- _What is asked_:
**A)** Check the statements below against the kernel development page, answering yes or no for each and quoting the words of the page that decide it: (i) the current stable 2.6 kernel is 2.6.11.8; (ii) the realtime Linux security module has been merged into the mainline; (iii) RLIMIT_RTPRIO can have a range of 0..39.
**B)** In the listing, change "point" to "location" from the line with "Which one of" up to and including the last line of the listing, and return those lines with nothing else altered.

- _Extracted text_:
++++
Kernel development [LWN.net]

Kernel release status

The current stable 2.6 kernel is 2.6.11.8, released on April 29.

The current 2.6 prepatch remains 2.6.12-rc3.

Linus's git repository contains a number of new "sparse" annotations, a CIFS update, various architecture updates, resource limits for niceness and realtime scheduling (see below), a new valid_signal() function (for testing signal numbers), a JFS update, some networking tweaks, and lots of fixes.

The current -mm tree is 2.6.12-rc3-mm2. Recent changes to -mm include a number of new git trees, a cpufreq update, a new /proc/zoneinfo file, some preparatory patches for Xen, and some ext3 latency reduction work.

Comments (none posted)

Quote of the week

We're still miles away from 2.6.12.

-- Andrew Morton

Comments (none posted)

A web interface to git

Further evidence that the the kernel source code management situation is slowly stabilizing: there is now a web interface to the kernel.org git repositories. Most people, perhaps, will be interested in Linus's tree, where the latest patches merged into the mainline can be viewed, but there are several developer trees available as well. (Thanks to Steven Cole).

Comments (16 posted)

Audio latency - resource limits win

The long debate on how to provide preferential scheduling for audio applications would appear to have come to an end. The realtime Linux security module has not been merged; instead, the mainline now includes a version of the rlimit patch. This is not the outcome which was most favored by the audio development community, but it will still be useful for them.

The patch creates two new resource limits. RLIMIT_NICE controls the maximum "niceness" that the process can set for itself in the normal timesharing scheduler. The limit has a range of 0..39, with 39 corresponding to an internal niceness value of -20 - the highest priority. The difference between the resource limit value and the actual niceness values may seem confusing, but apparently it's unavoidable: the Single Unix Standard specifies that resource limits must be unsigned values.

The other limit is RLIMIT_RTPRIO; it can have a range of 0..100. If it is nonzero, the process is empowered to use the realtime scheduling classes up to the indicated priority.

The problem with this approach, from the point of view of the audio community, is that it is not currently supported by any distribution. It is easy to set up PAM to give expanded limits to specific users or groups - once PAM has been patched to understand the new limits. Shells, too, must be patched before their ulimit commands can be used to change the limits. So it will be some time before an "out of the box" Linux system will be able to take advantage of this new capability.

In the long term, however, the rlimit patch looks like a minimally invasive way of making realtime scheduling available, in a relatively safe way, to ordinary users. Anybody wanting to play with the new mechanism before their distribution catches up can find instructions and patches on this web page.

Comments (3 posted)

API change: synchronize_kernel() deprecated

The read-copy-update mechanism works with the fundamental assumption that, if no pointer to an RCU-protected data structure exists, there will be no references to that structure after every processor on the system has scheduled at least once. This assumption works because the rules require that accesses to RCU-protected data structures be atomic; scheduling while holding such a reference is not legal. When RCU was added to the kernel, it brought with it a function called synchronize_kernel() which would wait for every processor to schedule. Since it seemed that this capability could be useful outside of RCU itself, synchronize_kernel() was exported to the world.

A quick grep of the 2.6.12-rc kernel shows a fair number of synchronize_kernel() calls. The module loader uses it to let things calm down when an attempted load fails. The AT keyboard driver calls it at disconnect time to ensure that no processor is still trying to work with the device. The kernel profiling code uses synchronize_kernel() to ensure that all processors notice the unregistration of its timer hook. And so on.
++++
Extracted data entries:
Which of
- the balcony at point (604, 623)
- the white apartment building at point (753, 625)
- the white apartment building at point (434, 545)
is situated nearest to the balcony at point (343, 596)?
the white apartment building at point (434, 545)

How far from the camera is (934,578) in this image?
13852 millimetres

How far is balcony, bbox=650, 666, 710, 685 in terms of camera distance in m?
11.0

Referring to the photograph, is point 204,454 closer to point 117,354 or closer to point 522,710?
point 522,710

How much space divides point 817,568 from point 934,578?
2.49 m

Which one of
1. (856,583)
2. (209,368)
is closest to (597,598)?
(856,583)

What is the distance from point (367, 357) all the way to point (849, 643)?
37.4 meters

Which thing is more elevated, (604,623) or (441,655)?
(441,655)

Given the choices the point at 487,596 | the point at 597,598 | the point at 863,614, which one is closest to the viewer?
++++
- _Answers by task_:
**A)**
(i) Yes: "The current stable 2.6 kernel is 2.6.11.8, released on April 29."
(ii) No: "The realtime Linux security module has not been merged"
(iii) No: "it can have a range of 0..100"

**B)**
Which one of
1. (856,583)
2. (209,368)
is closest to (597,598)?
(856,583)

What is the distance from location (367, 357) all the way to location (849, 643)?
37.4 meters

Which thing is more elevated, (604,623) or (441,655)?
(441,655)

Given the choices the location at 487,596 | the location at 597,598 | the location at 863,614, which one is closest to the viewer?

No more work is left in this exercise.